- _Aim_
Please copy out every line in the items below that contains the string "planter", matching its case exactly.

- _Entries provided_

--------

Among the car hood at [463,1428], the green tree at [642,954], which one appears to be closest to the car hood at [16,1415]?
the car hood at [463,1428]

--------

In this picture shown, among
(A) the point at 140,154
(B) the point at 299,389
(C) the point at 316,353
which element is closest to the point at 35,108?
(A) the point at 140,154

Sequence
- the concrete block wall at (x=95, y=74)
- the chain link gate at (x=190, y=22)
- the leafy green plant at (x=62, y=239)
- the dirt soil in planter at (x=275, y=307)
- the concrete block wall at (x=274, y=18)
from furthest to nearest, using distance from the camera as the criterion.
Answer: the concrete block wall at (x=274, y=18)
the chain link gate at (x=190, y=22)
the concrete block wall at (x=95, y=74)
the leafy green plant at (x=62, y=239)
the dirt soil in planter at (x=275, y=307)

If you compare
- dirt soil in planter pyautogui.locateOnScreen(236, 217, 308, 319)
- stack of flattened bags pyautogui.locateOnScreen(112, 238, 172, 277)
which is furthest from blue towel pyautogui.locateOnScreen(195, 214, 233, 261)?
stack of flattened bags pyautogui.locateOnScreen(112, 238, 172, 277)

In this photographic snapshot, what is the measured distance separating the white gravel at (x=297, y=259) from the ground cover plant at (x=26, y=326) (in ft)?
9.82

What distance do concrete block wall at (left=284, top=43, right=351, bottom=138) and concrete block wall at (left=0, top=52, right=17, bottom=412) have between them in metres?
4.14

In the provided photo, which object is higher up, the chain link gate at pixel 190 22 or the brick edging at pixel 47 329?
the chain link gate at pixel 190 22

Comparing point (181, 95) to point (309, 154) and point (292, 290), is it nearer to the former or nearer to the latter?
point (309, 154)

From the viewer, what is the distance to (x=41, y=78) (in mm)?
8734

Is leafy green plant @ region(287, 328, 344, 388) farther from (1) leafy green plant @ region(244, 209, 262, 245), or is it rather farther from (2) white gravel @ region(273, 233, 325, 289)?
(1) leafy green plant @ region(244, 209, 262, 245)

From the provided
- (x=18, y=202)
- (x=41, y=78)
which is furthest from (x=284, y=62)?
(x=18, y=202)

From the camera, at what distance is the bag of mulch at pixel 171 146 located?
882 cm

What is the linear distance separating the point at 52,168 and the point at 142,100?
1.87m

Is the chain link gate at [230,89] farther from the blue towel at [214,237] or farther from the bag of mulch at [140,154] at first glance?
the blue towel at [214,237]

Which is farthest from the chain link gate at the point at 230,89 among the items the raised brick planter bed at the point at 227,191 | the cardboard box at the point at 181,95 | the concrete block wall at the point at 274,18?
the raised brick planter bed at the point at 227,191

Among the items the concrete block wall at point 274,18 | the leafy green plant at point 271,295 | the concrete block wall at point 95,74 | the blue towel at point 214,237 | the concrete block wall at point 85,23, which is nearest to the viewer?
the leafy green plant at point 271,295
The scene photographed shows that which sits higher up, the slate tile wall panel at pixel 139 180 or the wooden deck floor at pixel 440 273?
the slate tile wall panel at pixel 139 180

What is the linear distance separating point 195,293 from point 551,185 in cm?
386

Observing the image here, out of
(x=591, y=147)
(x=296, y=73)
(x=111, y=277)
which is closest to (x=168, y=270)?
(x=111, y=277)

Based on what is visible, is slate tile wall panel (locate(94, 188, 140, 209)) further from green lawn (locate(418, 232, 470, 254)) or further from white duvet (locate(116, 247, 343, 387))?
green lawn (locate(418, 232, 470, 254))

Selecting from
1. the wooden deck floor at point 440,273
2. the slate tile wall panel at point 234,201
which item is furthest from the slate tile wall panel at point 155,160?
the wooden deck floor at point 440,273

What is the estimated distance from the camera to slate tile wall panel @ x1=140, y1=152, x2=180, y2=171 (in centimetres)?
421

--------

- _Response to this exercise_
- the dirt soil in planter at (x=275, y=307)
the dirt soil in planter at (x=275, y=307)
- dirt soil in planter pyautogui.locateOnScreen(236, 217, 308, 319)
Which is farthest from the chain link gate at the point at 230,89 among the items the raised brick planter bed at the point at 227,191 | the cardboard box at the point at 181,95 | the concrete block wall at the point at 274,18?
the raised brick planter bed at the point at 227,191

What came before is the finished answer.